Webb & Knapp, Inc. v. Churchill's Terminal Restaurant, Inc.

2 A.D.2d 332 | N.Y. App. Div. | 1956

Per Curiam.

In 1952, the landlord, Webb & Knapp, Inc. and 5239 Corporation, and the tenant, Churchill’s Terminal Restaurant, Inc., executed a lease for a portion at the northwest corner of 41st Street and Park Avenue of the ground floor in the Airlines Terminal Building, at an annual rental of $32,500 for a term to commence upon a delivery of future possession and to expire in 1972. The lease was silent on the subject of exterior signs. In January, 1955, the architect, landlord’s employee, to whom the tenant had been submitting all its plans in connection with the alteration and reconstruction of the premises, wrote a letter to the tenant stating: ‘ ‘ We are also giving you permission herewith to erect an illuminated upright sign on the Park Avenue front, approximately 1 foot North from the corner of East 41st Street; the height of this upright sign shall not exceed 20 feet, and must meet all the rules and regulations of the various departments having jurisdiction.” The next day the architect sent a letter to the tenant’s contractor approving the drawings submitted to him of the proposed upright sign. The tenant had its ‘ ‘ sign man ’ ’ take measurements of the exterior wall and placed an order for a sign to cost about $2,000.

Thereafter, the tenant, as required by the letter of permission, prepared the appropriate application to be submitted to the Department of Housing and Buildings to obtain authority to erect the vertical sign. The landlord, however, refused to complete its portion of the application. It appeared that in 1951 the landlord, in a lease of the space directly above the restaurant, had covenanted not to erect or permit to be erected any *334signs on the exterior wall of the upper floor. The restaurant’s sign would have extended some 17 feet along the exterior wall of the upper floor. Unsuccessful attempts were made to obtain the permission of the upper tenant before the tenant herein took possession of the premises.

The Municipal Court found that the letter was intended by the parties to enlarge the demise to include the upper wall space necessary to affix the vertical sign. It concluded, therefore, that landlord, by depriving the tenant of the use of that space, had partially evicted the tenant, thus relieving it of the obligation to pay rent. The Appellate Term unanimously affirmed the final order and judgment of the Municipal Court in favor of the tenant, and this court granted leave to appeal.

While there are strong indicia in the letter of permission and the surrounding circumstances that the tenant’s right to affix a vertical sign was of less than leasehold interest (cf. Layton v. Namm & Sons, 275 App. Div. 246, affd. 302 N. Y. 720; Meers v. Munsch-Protzmann Co., 217 App. Div. 541), it is unnecessary to resolve the landlord’s contention in this regard. The act of measuring the wall, upon which the tenant relies as evidence of actual possession, took place prior to the commencement of the term of the lease, or the taking of possession of the demised store premises. At the time the tenant took possession, the landlord had already indicated that it could or would not permit the tenant to erect the vertical sign. There is no evidence in the record of any conduct by the tenant or another on its behalf, after March 1955, which can be characterized as a taking of possession of the exterior wall of the upper floor. (See Town of Oyster Bay v. Jacobs, 109 App. Div. 613.)

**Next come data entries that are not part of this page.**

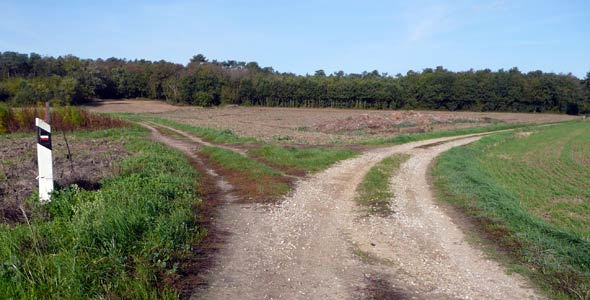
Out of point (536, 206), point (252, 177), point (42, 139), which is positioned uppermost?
point (42, 139)

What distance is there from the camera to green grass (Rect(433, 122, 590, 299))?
5910mm

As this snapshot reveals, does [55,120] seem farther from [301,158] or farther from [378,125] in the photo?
[378,125]

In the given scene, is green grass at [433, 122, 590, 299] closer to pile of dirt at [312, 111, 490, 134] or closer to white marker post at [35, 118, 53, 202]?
white marker post at [35, 118, 53, 202]

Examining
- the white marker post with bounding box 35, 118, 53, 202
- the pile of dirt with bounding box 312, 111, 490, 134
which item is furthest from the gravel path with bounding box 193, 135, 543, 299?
the pile of dirt with bounding box 312, 111, 490, 134

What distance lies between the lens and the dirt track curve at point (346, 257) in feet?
16.5

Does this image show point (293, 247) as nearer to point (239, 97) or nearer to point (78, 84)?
point (78, 84)

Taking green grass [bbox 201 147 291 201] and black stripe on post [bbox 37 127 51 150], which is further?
green grass [bbox 201 147 291 201]

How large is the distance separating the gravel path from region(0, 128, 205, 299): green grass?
71 centimetres

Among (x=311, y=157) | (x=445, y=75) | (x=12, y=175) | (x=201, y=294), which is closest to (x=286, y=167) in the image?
(x=311, y=157)

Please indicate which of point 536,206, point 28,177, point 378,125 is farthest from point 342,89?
point 28,177

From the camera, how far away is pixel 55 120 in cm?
3397

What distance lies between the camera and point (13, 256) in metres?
4.65

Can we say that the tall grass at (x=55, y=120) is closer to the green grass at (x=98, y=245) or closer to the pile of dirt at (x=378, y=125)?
the pile of dirt at (x=378, y=125)

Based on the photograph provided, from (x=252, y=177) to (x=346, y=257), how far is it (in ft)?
21.9
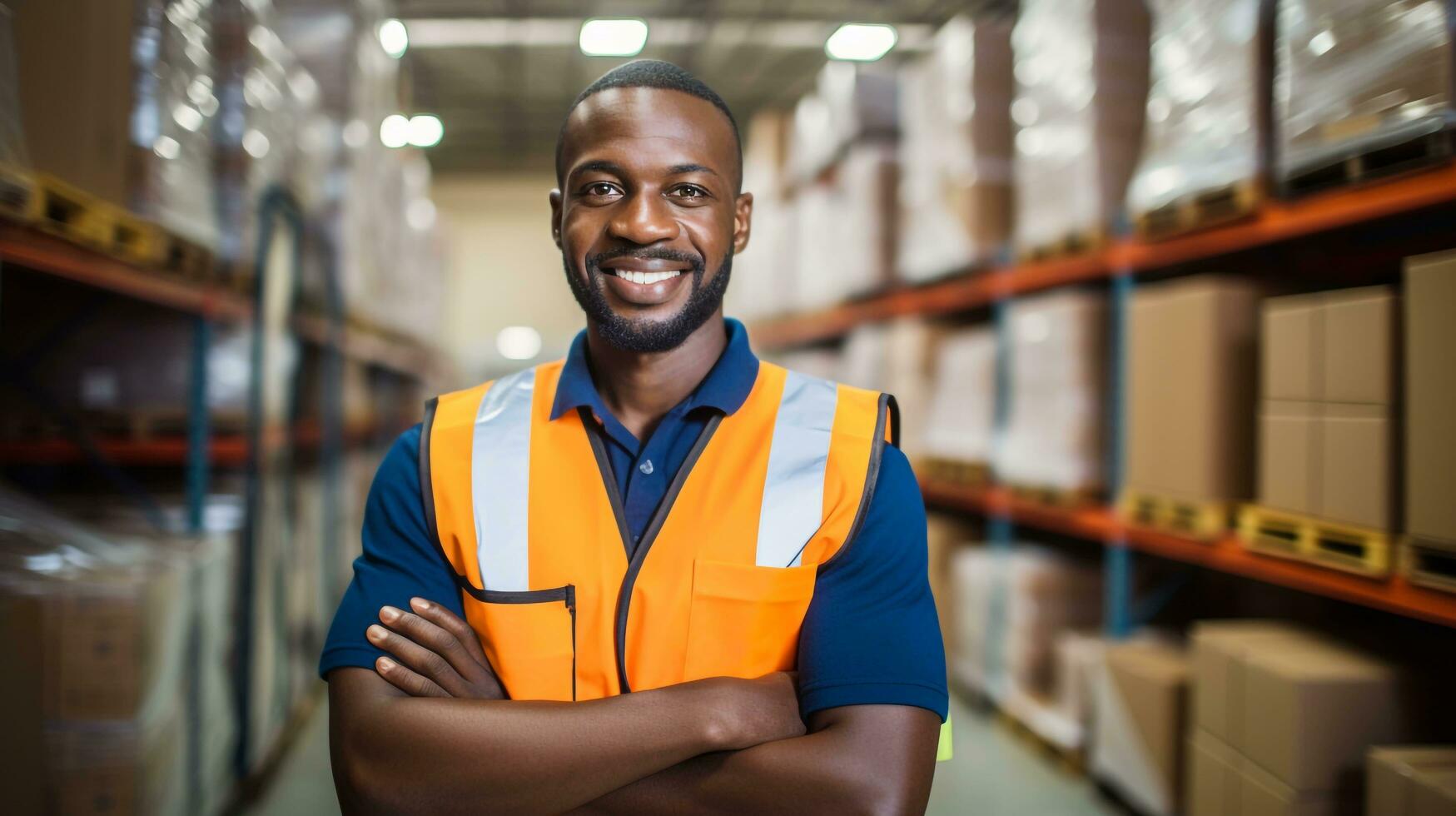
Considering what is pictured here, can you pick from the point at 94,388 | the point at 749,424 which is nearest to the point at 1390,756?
the point at 749,424

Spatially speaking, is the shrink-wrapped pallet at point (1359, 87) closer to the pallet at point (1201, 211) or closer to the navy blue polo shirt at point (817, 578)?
the pallet at point (1201, 211)

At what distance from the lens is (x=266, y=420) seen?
4223 millimetres

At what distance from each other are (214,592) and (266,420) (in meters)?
0.85

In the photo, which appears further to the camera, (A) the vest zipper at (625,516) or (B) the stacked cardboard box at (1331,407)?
(B) the stacked cardboard box at (1331,407)

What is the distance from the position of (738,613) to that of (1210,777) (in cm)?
251

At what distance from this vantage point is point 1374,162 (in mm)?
2818

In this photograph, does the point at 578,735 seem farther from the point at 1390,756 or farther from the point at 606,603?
the point at 1390,756

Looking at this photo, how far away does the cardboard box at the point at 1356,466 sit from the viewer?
2760mm

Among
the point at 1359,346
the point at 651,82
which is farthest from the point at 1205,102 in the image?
the point at 651,82

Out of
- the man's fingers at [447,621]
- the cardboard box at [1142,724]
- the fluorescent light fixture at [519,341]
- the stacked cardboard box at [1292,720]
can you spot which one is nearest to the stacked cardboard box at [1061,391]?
the cardboard box at [1142,724]

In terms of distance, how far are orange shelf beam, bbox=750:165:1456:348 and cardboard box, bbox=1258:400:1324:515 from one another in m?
0.60

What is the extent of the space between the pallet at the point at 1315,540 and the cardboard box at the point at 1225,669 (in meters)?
0.32

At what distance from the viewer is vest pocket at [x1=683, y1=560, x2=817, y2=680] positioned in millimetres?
1697

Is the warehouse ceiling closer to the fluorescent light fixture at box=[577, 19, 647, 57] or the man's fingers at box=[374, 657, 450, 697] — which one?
the fluorescent light fixture at box=[577, 19, 647, 57]
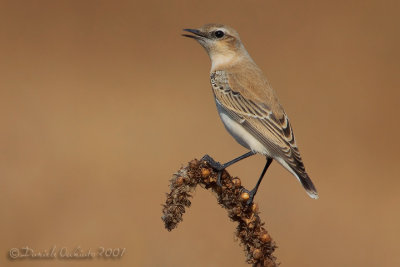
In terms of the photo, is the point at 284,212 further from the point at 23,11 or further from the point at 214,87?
the point at 23,11

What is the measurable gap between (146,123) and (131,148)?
91 cm

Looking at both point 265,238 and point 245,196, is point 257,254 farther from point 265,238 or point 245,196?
point 245,196

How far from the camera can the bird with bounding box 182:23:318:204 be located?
251 inches

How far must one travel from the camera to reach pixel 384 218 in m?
10.6

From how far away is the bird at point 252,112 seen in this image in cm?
637

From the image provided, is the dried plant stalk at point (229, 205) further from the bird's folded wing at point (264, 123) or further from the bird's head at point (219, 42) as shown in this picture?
the bird's head at point (219, 42)

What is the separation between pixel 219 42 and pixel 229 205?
3410mm

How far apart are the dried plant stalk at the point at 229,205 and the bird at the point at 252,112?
3.23ft

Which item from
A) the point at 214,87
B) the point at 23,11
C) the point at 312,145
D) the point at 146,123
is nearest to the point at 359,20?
the point at 312,145

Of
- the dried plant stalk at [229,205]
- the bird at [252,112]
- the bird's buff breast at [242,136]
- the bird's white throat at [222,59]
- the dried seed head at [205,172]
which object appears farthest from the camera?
the bird's white throat at [222,59]

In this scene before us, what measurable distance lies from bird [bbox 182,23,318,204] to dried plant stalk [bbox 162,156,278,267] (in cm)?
98

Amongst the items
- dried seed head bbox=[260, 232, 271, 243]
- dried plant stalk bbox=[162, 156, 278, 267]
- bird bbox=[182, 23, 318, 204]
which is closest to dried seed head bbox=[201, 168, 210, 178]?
dried plant stalk bbox=[162, 156, 278, 267]

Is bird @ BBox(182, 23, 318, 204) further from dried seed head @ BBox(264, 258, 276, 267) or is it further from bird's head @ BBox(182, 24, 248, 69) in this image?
dried seed head @ BBox(264, 258, 276, 267)

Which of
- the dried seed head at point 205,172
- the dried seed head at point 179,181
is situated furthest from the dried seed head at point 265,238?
the dried seed head at point 179,181
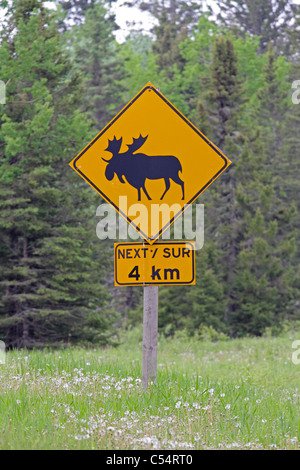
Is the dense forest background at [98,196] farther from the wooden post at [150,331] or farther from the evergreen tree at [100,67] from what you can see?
the wooden post at [150,331]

In the cases relied on by the tenant, there had been actual possession by a tenant of the space from which it had been evicted, or was threatened with eviction, by the landlord. (See, for example, Fifth Ave. Bldg. Co. v. Kernochan, 221 N. Y. 370; 300 West 56th St. Corp. v. Evans, 286 App. Div. 489.) In this case, there was never any taking of possession of whole or part of the premises, before landlord made known that it would or could not consent to the erection of the vertical sign. There is no authority to extend the defense of partial eviction to situations such as this, where, it can only be said, at best, that the tenant did not receive all for which the letting called. (Forshaw v. Hathaway, 112 Misc. 112.)

This view, of course, does not infringe on any right to recover which tenant may have, in any other action or proceeding it may be advised to bring, on the letter of permission granted to it. (Civ. Prac. Act, § 1445.)

*335The determination of the Appellate Term and the final order dismissing the petition should be reversed, on the law and the facts, and an order should be entered awarding possession to the landlord, together with judgment for the unpaid rent demanded in the petition without prejudice, however, to the tenant’s right, if any, to recover in an appropriate action for the failure of the landlord to comply with its obligations, if any, as set forth in the letter of permission. Settle order on notice.

Bbeitel, J. P., Rabin, Cox, Fbank and Valente, JJ., concur.

Determination of the Appellate Term and final order dismissing the petition unanimously reversed, on the law and the facts, and an order is directed to be entered awarding possession to the landlord, together with judgment for the unpaid rent demanded in the petition, without prejudice, however, to the tenant’s right, if any, to recover in an appropriate action for the failure of the landlord to comply with its obligations, if any, as set forth in the letter of permission. Settle order on notice.